O ministro do Exterior Hoshyar Zebari responsabilizou nesta quarta-feira autoridades americanas que administraram o Iraque antes de seu governo assumir o controle nominal de ter levado o país ao atual estado de caos. "Se nossos amigos tivessem nos escutado, não estaríamos onde estamos hoje", afirmou Zebari. Perguntado a que amigos se referia, Zebari foi direto. "Os americanos, a (Autoridade Provisória de) Coalizão, os britânicos. OK? Se eles tivessem nos ouvido, estaríamos em outra situação, realmente".

Foi uma declaração incomumente dura de Zebari, um curdo, cujo grupo étnico deve muito à intervenção dos EUA no Iraque e por sua virtual autonomia no norte do país. Um matéria publicada nesta quarta-feira pelo britânico Financial Times afirma que a Casa Branca está agora pressionando autoridades iraquianas para conceder anistia a insurgentes sunitas. Isso seria uma surpreendente mudança por parte da administração Bush, que vinha resistindo a qualquer tipo de anistia alegando que ela poderia potencialmente incluir combatentes que têm as mãos sujas de sangue de soldados americanos.

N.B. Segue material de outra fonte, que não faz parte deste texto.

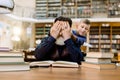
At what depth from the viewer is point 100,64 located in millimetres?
1510

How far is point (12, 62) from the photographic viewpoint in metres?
1.22

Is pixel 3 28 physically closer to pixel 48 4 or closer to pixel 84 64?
pixel 48 4

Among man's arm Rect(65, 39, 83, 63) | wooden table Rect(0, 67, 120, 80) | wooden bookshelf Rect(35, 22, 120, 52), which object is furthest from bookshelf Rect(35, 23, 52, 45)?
wooden table Rect(0, 67, 120, 80)

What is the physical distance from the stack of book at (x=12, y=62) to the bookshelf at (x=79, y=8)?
1038cm

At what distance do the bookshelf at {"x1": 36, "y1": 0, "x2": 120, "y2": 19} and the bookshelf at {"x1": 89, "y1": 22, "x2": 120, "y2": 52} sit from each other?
1.58 feet

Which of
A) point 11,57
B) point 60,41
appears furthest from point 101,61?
point 11,57

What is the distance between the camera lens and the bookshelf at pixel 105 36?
11148 mm

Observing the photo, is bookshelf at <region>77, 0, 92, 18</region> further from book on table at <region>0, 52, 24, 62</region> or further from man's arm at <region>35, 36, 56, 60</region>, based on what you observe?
book on table at <region>0, 52, 24, 62</region>

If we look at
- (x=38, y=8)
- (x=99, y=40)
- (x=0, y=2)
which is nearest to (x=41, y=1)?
(x=38, y=8)

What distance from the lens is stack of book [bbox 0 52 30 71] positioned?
1196mm

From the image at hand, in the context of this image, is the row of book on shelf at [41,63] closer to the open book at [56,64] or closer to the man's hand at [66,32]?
→ the open book at [56,64]

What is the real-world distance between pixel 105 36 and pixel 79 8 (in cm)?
181

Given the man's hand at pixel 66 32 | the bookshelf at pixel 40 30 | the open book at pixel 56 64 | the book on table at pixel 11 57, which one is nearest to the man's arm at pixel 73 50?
the man's hand at pixel 66 32

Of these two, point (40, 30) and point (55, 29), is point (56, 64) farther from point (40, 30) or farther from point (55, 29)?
point (40, 30)
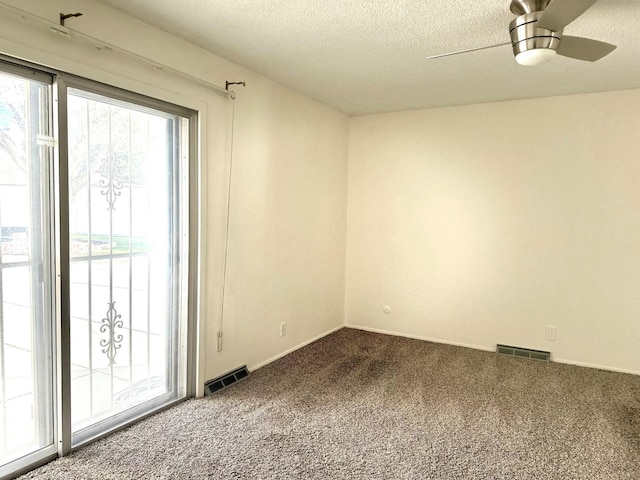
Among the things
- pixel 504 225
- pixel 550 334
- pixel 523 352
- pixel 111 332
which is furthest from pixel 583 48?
pixel 111 332

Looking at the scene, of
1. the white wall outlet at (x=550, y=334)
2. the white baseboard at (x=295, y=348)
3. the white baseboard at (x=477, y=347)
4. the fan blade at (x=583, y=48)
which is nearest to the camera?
the fan blade at (x=583, y=48)

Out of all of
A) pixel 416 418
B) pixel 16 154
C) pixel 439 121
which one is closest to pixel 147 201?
pixel 16 154

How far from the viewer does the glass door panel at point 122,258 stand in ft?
7.41

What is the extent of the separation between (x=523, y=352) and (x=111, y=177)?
143 inches

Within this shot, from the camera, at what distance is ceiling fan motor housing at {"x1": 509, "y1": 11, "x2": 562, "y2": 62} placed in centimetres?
201

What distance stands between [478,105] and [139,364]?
359 centimetres

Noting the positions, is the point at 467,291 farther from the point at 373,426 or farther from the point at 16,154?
the point at 16,154

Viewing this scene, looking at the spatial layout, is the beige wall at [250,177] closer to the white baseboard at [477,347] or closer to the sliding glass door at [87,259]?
the sliding glass door at [87,259]

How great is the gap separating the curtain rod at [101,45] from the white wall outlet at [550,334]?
335cm

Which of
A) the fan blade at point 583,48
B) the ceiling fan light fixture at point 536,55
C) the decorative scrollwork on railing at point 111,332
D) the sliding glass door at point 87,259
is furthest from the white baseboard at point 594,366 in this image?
the decorative scrollwork on railing at point 111,332

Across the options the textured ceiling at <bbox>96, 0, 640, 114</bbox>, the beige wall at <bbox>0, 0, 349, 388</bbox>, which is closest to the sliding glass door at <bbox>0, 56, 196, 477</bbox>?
the beige wall at <bbox>0, 0, 349, 388</bbox>

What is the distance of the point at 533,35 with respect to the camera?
6.65ft

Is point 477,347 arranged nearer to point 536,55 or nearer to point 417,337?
point 417,337

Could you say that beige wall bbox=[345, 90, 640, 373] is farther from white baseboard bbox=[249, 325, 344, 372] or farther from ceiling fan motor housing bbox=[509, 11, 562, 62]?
ceiling fan motor housing bbox=[509, 11, 562, 62]
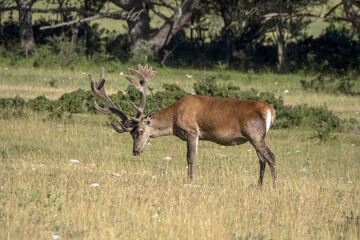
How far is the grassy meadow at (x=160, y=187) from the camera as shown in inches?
285

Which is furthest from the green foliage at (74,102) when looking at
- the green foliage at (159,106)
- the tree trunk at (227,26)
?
the tree trunk at (227,26)

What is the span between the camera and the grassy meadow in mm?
7234

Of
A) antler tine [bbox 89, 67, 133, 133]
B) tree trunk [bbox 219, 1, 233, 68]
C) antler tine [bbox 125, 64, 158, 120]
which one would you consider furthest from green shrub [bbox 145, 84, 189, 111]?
tree trunk [bbox 219, 1, 233, 68]

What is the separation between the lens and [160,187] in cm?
920

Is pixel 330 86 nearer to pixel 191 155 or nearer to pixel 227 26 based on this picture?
pixel 227 26

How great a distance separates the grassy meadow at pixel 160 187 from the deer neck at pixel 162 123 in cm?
59

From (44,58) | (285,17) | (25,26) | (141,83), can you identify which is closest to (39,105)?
(141,83)

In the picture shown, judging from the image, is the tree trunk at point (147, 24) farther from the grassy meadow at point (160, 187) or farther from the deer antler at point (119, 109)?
the deer antler at point (119, 109)

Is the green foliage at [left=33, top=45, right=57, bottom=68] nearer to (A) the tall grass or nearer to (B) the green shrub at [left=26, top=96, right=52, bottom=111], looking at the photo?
(B) the green shrub at [left=26, top=96, right=52, bottom=111]

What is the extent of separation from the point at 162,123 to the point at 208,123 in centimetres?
86

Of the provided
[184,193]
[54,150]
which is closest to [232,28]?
[54,150]

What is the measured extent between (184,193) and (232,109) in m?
2.21

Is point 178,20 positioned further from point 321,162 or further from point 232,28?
point 321,162

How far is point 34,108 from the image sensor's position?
679 inches
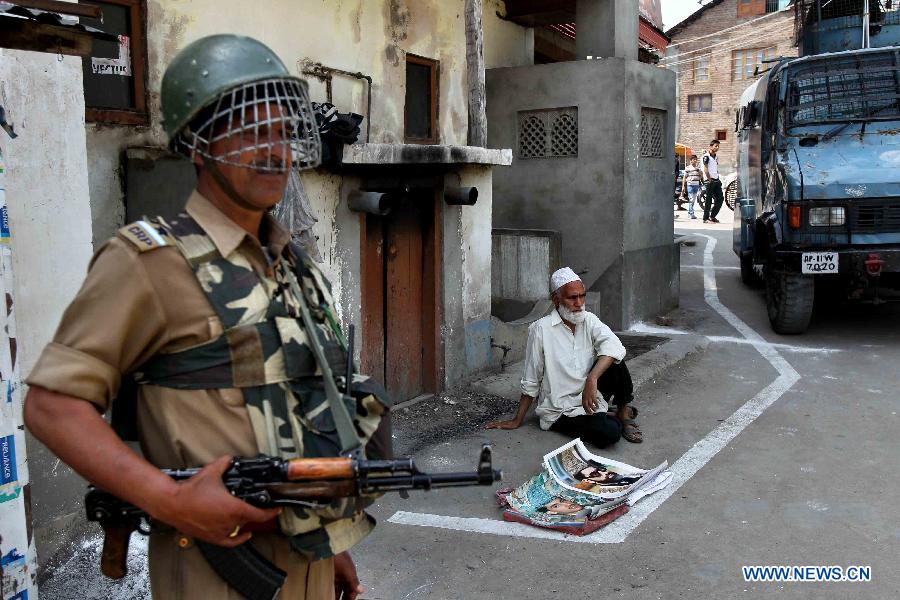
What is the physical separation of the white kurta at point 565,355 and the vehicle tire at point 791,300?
359 cm

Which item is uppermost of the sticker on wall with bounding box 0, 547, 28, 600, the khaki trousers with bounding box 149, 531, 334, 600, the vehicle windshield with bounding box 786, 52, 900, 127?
the vehicle windshield with bounding box 786, 52, 900, 127

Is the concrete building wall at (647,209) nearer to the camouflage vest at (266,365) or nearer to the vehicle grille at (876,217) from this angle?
the vehicle grille at (876,217)

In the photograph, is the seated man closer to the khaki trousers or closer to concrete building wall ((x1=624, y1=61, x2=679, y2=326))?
concrete building wall ((x1=624, y1=61, x2=679, y2=326))

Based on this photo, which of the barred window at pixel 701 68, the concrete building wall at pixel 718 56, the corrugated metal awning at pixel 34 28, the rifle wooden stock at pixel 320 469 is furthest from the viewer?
the barred window at pixel 701 68

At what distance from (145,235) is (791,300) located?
26.4ft

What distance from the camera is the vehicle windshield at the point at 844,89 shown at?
8383 mm

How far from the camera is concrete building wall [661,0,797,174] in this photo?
3659 cm

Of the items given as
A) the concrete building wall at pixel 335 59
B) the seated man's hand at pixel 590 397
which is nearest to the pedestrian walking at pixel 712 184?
the concrete building wall at pixel 335 59

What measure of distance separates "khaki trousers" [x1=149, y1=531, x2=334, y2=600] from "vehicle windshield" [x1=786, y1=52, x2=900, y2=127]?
320 inches

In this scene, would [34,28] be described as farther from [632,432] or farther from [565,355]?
[632,432]

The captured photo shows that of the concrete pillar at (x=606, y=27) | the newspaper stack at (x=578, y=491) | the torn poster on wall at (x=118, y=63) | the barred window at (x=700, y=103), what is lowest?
the newspaper stack at (x=578, y=491)

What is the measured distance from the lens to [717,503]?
15.1 feet

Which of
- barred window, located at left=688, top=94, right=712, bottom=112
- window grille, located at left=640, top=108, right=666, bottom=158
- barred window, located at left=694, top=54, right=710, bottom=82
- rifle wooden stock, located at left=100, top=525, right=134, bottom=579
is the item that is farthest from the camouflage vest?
barred window, located at left=688, top=94, right=712, bottom=112

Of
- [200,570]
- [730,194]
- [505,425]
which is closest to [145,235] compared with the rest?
[200,570]
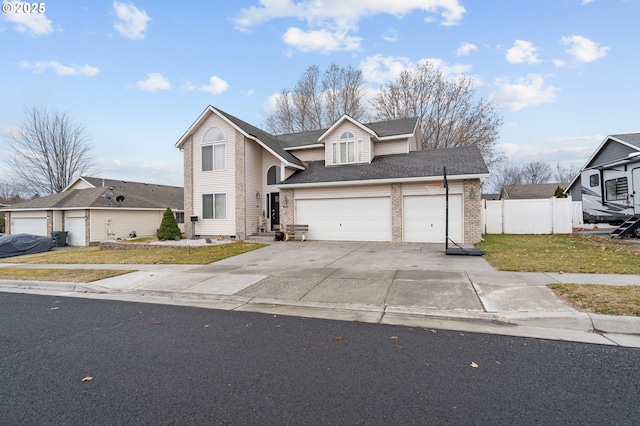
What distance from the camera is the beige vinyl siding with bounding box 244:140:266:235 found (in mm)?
18870

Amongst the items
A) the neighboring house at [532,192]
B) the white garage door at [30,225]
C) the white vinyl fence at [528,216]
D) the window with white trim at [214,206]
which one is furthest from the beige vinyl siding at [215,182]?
the neighboring house at [532,192]

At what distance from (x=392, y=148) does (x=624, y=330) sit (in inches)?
622

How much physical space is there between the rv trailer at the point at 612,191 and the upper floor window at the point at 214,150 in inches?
792

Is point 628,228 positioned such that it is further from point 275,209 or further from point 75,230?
point 75,230

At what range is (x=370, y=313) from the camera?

Em Washington, o porta-voz do Departamento de Estado, Tom Casey, disse que cabe ao governo iraquiano decidir sobre uma anistia. "Não descreveria nossa posição como pressionando-os para fazer isso agora, ou em qualquer momento em particular, exceto num ponto quando sentirem que seu processo de reconciliação nacional passou pelos degraus apropriados e eles estão prontos para seguirem adiante com ele", disse Casey

A impopular guerra do Iraque e o crescente número de soldados dos EUA mortos tem pesado nas intenções de votos dos americanos para as eleições congressuais de novembro, com o Partido Republicano, de Bush, correndo sério risco de perder a maioria na casa. A última morte de americano no Iraque ocorreu nesta quarta-feira, quando um soldado foi morto por disparos de armas leves quando fazia uma patrulha no sul de Bagdá.

Mais cedo, o comando militar dos Estados Unidos havia confirmado a morte de nove soldados e de um fuzileiro naval em episódios de violência ocorridos na terça-feira. Com uma média de quatro soldados americanos mortos por dia, outubro caminha a passos largos para ser um dos piores meses para os EUA desde a invasão do Iraque, há pouco mais de três anos e meio, em termos de baixas por morte.

Se as mortes de americanos no Iraque continuarem nesse ritmo, os números de outubro certamente superarão os de novembro de 2004, quando 137 militares morreram em Faluja, sendo que 126 deles em combates. De acordo com uma contagem, outubro também está sendo um dos piores meses para a população local desde abril do ano passado, quando começou-se a contabilizar as mortes de iraquianos. Neste mês até agora, 767 iraquianos morreram em incidentes relacionados com a guerra.